What to do with their catch then became the question. They had talked of packing the muscallonge in ice and forwarding it to their parents in New York, but the intense heat and the thought of possible delays had seemed to make that impracticable. They had finally decided to give them all to the proprietor of the hotel, and had just turned to enter the office to inform the clerk of their decision, when a man approached and accosted Jock.
To the lad’s surprise he recognized him as a friend of his father’s, and, after introducing him to his friends, the man expressed a desire that the huge muscallonge should be given to him if the boys had no other plan of disposing of it; and, wondering at his urgency, and aware that the remainder of their catch would be ample for all the immediate wants of the hotel, they readily consented.
It was some three weeks afterward when they learned that the man to whom they had presented their prize had first had a photograph of himself and his two boys taken with fishing-rods in their hands, and the monstrous fish in the foreground, and had then shipped the fish to the editor of the local paper of the village in which his home was.
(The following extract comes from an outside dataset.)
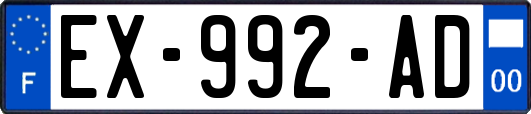 F

EX-992-AD

00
A marked copy of this paper had been sent the boys, in which they read a long account of the struggle this man and his boys had in catching the muscallonge, and how, at last, success had crowned their efforts, and in their generosity they had sent their prize, “which weighed some sixty pounds,” to the editor himself. Great are the ways of fishermen, and marvellous the increase in weight which some fish attain after they have been drawn from their native waters! All that, however, is an outside matter, and as our boys did not learn of the various uses to which their prize was assigned until weeks had passed, it has no legitimate part in the records of this story.
Promptly at the appointed hour on the following morning George appeared before the hotel, and the boys took their seats in his wagon to be carried back to the Landing. It was evident that George was in no wise downcast over the envious charges of his rival boatman on the preceding day, and as they rode on he explained to them many of the points of interest in the region.
As there was an abundance of time before the departure of their boat for Ogdensburgh, they were all eager to examine the places he described, and as he had dwelt particularly upon the attractions of a neighboring cemetery,—“graveyard,” George called it,—they consented to stop and visit it.